You’ve found an amazing benefit scheme that will help with employee retention, facilitate recruitment and increase morale. You’ve arranged the best deal with the provider and from your employee survey, you know that everyone will love it. Now... how do you convince the c-suite that this is worth investing in?
We’ve helped hundreds of professionals introduce a new benefit proposal and have gathered top tips and guidelines to make this as easy as possible for you. A quality proposal pitch takes time, focus and effort, so read on and start planning today.
Ideally, this would have been defined prior to searching for benefit alternatives. However, at the time of making your proposal, it is crucial that the objective is crystal clear. In most cases, the objective will be the resolution of a particular problem (or problems) the organization is facing. For instance, reducing costs of employee turnover, boosting morale or reducing absenteeism.
Whichever issue you are aiming to solve, you must show how and why it is relevant to your organization in both the short term (eg. reducing sick days) and the long term (eg. showcasing your company’s values and mission). For instance, at Google and Facebook, benefits such as allowing female employees to freeze their eggs are not only beneficial for the workforce, but also serve to build their reputation and culture of freedom and empowerment.
Use statistics, numbers, surveys, focus groups, case studies or any form of evidence to showcase your points. Remember that this is the main driver of the entire proposal, so it must be as powerful as possible.
Introducing a new benefit scheme involves numerous stakeholders, however, you must identify who is ultimately responsible for making the decision. This may be the CEO, the CFO, the HR director or even the office manager depending on the size of your organization.
When you pitch your proposal, your arguments must be aligned to the interests and priorities of the decision-maker. For instance, if you’re pitching to the CFO, perhaps focus on profitability. Alternatively, if speaking to the HR director, concentrate on how you’ll achieve employee engagement. It may also be helpful to mention the consequences of NOT implementing the benefit, particularly if the consequences will impact the decision-maker.
GoSweat Insider Tip: Consider that every person has a story.
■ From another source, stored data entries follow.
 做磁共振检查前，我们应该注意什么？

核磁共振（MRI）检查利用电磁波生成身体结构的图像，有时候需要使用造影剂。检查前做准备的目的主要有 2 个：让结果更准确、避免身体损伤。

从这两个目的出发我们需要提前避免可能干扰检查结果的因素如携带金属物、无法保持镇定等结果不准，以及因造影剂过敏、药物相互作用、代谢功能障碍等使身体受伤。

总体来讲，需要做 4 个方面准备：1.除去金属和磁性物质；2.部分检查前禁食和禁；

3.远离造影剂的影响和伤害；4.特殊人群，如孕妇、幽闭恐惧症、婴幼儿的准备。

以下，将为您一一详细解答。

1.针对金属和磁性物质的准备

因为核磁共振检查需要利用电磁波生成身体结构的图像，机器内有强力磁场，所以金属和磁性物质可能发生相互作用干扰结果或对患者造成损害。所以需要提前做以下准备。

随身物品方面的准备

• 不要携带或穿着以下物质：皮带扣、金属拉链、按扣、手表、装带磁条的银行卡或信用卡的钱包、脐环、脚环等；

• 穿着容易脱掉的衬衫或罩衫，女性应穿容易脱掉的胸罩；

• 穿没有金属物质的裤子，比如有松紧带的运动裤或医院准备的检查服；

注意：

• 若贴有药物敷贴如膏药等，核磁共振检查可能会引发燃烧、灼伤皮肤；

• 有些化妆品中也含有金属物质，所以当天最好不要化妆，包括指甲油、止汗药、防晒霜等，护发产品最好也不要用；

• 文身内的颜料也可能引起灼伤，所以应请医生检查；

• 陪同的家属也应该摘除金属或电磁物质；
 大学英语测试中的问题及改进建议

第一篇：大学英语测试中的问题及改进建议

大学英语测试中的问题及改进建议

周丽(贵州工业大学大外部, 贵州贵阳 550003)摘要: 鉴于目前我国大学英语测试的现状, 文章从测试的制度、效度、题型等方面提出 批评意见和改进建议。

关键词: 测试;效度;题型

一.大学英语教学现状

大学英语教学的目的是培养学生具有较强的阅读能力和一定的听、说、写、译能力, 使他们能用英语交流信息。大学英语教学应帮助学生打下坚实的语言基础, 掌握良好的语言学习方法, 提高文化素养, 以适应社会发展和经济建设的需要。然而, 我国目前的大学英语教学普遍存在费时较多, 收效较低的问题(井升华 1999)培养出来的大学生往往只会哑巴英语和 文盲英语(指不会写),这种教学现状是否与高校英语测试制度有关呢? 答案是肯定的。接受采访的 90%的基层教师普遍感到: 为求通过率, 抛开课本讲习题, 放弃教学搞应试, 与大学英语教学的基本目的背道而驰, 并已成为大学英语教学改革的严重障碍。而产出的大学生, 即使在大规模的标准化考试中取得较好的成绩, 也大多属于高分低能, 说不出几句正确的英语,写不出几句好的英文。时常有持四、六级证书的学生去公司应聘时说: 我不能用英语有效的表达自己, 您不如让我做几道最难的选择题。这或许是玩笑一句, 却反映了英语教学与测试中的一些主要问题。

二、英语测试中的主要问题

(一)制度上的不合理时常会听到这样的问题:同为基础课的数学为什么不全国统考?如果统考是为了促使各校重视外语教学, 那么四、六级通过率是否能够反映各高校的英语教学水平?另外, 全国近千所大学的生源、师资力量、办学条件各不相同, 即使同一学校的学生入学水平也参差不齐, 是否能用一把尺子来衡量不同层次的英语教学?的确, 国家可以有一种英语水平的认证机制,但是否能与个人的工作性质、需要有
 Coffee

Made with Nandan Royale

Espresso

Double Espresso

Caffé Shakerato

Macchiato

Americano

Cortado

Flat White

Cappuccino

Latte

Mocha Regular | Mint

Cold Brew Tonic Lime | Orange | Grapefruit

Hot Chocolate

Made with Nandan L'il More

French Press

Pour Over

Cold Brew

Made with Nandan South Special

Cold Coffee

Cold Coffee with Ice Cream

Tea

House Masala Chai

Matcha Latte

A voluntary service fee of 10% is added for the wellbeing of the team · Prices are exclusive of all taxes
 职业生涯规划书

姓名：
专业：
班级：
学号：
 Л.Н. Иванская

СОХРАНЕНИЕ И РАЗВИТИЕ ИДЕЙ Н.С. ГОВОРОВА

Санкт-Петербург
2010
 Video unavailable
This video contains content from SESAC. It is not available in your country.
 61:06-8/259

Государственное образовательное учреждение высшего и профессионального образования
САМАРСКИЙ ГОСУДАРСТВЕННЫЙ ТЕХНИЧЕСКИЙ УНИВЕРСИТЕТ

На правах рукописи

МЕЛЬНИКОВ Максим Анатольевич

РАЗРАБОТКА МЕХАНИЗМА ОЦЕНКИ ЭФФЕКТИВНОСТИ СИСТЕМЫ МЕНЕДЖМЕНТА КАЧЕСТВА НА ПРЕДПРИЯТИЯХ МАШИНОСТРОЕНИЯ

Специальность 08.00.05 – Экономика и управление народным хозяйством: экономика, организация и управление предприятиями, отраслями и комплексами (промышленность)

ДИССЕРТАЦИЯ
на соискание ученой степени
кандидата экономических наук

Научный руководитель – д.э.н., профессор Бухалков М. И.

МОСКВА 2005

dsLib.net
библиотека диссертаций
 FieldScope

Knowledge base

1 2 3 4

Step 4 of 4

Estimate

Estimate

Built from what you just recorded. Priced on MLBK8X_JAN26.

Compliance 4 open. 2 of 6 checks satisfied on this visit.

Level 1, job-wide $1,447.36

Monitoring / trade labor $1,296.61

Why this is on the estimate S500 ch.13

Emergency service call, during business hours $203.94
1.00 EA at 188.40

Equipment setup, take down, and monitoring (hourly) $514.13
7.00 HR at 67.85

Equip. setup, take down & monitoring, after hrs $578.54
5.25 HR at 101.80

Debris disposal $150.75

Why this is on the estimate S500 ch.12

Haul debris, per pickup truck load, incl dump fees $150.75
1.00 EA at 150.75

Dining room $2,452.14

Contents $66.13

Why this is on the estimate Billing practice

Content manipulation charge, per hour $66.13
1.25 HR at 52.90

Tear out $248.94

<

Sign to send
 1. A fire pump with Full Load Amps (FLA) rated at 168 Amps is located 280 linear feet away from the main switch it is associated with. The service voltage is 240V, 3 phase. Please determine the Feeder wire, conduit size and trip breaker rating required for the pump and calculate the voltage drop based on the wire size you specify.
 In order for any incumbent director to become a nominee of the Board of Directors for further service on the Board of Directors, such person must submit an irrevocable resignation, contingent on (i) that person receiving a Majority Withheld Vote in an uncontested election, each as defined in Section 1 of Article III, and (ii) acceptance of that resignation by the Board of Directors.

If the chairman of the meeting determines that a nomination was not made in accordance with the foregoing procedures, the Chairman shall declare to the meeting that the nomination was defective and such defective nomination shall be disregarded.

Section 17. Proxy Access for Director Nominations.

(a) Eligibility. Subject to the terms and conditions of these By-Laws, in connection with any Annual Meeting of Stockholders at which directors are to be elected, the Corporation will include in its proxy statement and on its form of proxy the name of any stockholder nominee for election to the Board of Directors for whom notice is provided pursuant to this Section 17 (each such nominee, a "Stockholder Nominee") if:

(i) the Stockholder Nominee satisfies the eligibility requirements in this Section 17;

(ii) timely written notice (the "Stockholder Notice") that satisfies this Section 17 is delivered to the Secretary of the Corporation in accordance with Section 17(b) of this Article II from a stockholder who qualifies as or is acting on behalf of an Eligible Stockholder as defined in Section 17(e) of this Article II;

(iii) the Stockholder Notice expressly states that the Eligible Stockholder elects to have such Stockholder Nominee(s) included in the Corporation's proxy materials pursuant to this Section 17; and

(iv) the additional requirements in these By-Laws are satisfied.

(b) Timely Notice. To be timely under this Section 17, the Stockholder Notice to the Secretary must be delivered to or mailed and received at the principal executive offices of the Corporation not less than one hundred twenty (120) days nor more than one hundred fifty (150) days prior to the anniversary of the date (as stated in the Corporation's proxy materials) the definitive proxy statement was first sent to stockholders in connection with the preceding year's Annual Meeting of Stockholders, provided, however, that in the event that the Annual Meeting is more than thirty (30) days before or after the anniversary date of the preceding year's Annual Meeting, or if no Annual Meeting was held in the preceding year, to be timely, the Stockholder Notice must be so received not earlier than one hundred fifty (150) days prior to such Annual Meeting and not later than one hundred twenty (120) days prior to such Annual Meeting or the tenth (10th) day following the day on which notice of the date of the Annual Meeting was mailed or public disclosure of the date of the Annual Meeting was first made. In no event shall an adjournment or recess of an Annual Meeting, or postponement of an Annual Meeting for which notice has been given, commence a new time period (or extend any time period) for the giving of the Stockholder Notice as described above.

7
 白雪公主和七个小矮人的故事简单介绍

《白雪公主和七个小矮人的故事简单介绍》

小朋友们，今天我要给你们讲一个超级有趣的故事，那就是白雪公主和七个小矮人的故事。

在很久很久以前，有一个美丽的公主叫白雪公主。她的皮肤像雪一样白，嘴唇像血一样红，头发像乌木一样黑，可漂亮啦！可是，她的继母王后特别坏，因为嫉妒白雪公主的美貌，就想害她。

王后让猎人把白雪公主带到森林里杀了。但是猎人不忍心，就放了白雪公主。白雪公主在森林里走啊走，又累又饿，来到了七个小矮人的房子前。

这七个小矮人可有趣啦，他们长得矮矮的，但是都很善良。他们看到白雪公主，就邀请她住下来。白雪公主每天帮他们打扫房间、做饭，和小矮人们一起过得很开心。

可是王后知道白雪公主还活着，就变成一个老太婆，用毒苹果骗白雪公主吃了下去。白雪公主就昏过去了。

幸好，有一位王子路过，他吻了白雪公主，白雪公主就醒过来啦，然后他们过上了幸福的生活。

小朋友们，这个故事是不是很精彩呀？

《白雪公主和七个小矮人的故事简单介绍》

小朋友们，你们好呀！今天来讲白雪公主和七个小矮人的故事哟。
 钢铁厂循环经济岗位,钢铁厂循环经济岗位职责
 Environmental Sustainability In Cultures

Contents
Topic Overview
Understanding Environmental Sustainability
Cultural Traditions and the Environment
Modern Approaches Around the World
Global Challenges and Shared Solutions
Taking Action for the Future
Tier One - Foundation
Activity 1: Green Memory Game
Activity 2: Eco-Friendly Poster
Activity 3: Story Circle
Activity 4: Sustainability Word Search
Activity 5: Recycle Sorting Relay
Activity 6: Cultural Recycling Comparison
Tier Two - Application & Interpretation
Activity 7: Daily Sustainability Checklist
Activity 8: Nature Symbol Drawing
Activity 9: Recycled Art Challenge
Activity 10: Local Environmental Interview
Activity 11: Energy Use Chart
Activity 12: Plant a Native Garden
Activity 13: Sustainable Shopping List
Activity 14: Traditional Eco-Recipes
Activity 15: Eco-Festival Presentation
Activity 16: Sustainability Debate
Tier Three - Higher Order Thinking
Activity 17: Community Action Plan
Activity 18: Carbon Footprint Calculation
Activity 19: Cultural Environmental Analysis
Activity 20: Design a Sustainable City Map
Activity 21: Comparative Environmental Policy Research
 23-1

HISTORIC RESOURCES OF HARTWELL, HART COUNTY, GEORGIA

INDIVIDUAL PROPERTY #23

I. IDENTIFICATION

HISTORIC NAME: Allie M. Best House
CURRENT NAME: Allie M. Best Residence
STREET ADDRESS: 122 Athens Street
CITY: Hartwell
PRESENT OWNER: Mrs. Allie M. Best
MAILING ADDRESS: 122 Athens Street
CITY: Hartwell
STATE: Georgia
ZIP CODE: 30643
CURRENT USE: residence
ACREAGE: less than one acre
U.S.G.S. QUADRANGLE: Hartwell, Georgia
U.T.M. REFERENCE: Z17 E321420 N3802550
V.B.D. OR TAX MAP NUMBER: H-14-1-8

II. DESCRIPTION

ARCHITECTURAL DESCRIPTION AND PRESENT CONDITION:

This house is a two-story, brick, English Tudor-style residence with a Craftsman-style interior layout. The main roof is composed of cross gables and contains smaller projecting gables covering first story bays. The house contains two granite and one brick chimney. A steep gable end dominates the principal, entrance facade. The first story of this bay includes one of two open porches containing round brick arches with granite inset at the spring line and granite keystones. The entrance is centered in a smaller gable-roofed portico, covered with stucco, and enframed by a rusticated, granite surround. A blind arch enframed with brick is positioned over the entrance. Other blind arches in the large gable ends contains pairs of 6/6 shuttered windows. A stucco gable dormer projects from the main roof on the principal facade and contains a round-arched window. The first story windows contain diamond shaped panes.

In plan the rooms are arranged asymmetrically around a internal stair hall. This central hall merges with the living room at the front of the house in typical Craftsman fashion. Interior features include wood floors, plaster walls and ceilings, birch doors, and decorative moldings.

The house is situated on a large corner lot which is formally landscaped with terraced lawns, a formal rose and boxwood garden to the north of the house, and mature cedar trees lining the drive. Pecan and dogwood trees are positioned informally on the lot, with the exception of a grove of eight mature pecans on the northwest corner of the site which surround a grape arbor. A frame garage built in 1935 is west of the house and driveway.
If you can relate your pitch to their personal stress, anxiety or struggles, it is more likely that they will understand the benefits of your proposal.
Showcase that you’ve critically analyzed all factors involved in the introduction of the new benefit and emphasize how you’ve minimized the risk in every scenario. Here are some questions to get you started:
GoSweat Insider Tip: Although it may sound counterintuitive, don’t forget to mention the reasons NOT to support your idea, as this is one of the best techniques to gain credibility and trust. Everything has a risk attached to it so you are better off showing you have identified potential issues and proactively made an action plan to solve them.
Ultimately, you’ll need to show evidence of how the new benefits are contributing to solve the initial problem. Your pitch should describe the metrics that will be used to measure this.
For instance, if you aim to increase engagement, perhaps a good metric will be the number of people using the benefit or attending company socials. Alternatively, if your objective is to decrease absenteeism, you’ll need to have access to these figures. Other metrics can include employee turnover and satisfaction or even candidate applications received. Remember that qualitative feedback is also valuable so consider exit interviews, monthly reviews or general discussions.
Let’s be honest, if your company is in the middle of a financial downturn, suggesting a new benefits scheme is probably not the best choice. Having said that, it is unlikely there will ever be a perfect time for this, as there are always projects competing for investment. Use your own judgement to determine when it is best to approach your boss. Remember you don’t have to rush straight to an official meeting, perhaps drop the idea one day and come back to it a few days later. This is a great way to get a sense for the decision-maker’s perspective and will allow you to prepare the necessary arguments.
Take time to compile your strongest arguments and use the guidelines provided to ensure you don’t miss any important points. Ultimately, it is about communicating that people are your company’s #1 asset; investing on employee wellbeing will inevitably result in benefits to the bottom line and everything in between.